• _Task instructions_:
Pull out every line of the listing below that contains the string "left", matching case exactly.
[start of Provided entries]
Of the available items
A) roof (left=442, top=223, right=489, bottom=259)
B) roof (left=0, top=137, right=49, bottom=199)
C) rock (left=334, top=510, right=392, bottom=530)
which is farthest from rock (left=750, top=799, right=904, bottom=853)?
[end of Provided entries]
• _Written answer_:
A) roof (left=442, top=223, right=489, bottom=259)
B) roof (left=0, top=137, right=49, bottom=199)
C) rock (left=334, top=510, right=392, bottom=530)
which is farthest from rock (left=750, top=799, right=904, bottom=853)?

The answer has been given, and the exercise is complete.